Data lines

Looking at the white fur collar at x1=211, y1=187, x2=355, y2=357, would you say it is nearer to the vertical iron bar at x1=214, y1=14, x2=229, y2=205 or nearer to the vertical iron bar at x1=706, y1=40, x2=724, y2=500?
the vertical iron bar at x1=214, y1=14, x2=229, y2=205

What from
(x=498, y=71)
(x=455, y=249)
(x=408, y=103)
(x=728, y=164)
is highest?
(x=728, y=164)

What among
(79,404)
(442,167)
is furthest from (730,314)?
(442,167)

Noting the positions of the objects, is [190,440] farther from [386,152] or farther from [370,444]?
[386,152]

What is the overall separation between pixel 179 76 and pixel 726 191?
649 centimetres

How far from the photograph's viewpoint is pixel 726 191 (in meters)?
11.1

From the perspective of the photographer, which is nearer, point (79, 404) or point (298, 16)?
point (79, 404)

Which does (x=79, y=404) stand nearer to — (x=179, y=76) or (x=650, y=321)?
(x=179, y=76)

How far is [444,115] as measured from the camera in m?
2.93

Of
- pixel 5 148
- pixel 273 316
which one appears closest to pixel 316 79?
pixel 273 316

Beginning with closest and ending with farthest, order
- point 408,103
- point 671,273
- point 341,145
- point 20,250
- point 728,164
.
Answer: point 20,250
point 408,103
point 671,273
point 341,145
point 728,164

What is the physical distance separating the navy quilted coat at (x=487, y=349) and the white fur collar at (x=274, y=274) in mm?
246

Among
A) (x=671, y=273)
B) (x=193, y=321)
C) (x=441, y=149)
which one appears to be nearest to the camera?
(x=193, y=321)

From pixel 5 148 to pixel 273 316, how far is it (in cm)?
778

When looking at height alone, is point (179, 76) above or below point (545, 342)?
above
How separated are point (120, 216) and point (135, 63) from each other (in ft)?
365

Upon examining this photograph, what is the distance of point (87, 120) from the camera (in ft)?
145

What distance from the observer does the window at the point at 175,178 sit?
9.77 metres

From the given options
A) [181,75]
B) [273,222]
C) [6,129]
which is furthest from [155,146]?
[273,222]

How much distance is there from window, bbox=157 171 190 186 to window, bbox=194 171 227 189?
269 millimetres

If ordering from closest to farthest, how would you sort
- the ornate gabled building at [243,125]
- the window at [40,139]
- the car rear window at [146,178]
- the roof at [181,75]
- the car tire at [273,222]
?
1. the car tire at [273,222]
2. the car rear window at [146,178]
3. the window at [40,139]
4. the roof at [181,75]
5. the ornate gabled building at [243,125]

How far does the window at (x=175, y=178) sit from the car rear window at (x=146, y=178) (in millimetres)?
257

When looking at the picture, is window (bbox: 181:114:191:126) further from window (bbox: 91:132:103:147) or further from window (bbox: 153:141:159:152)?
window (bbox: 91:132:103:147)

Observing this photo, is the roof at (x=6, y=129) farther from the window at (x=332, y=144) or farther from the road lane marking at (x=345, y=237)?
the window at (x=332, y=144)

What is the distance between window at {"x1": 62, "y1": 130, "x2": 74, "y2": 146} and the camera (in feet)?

> WHAT YOU WILL DO
Copy the listing character for character, from its first line through the line containing "649 centimetres", with that line included.

> RESPONSE BELOW
Looking at the white fur collar at x1=211, y1=187, x2=355, y2=357, would you say it is nearer to the vertical iron bar at x1=214, y1=14, x2=229, y2=205 or nearer to the vertical iron bar at x1=706, y1=40, x2=724, y2=500?
the vertical iron bar at x1=214, y1=14, x2=229, y2=205

What from
(x=498, y=71)
(x=455, y=249)
(x=408, y=103)
(x=728, y=164)
is highest?
(x=728, y=164)

What among
(79,404)
(442,167)
is furthest from (730,314)?
(442,167)

Noting the positions of the objects, is [190,440] farther from [386,152] or farther from [370,444]?
[386,152]

What is the overall separation between pixel 179 76 and pixel 726 191?
649 centimetres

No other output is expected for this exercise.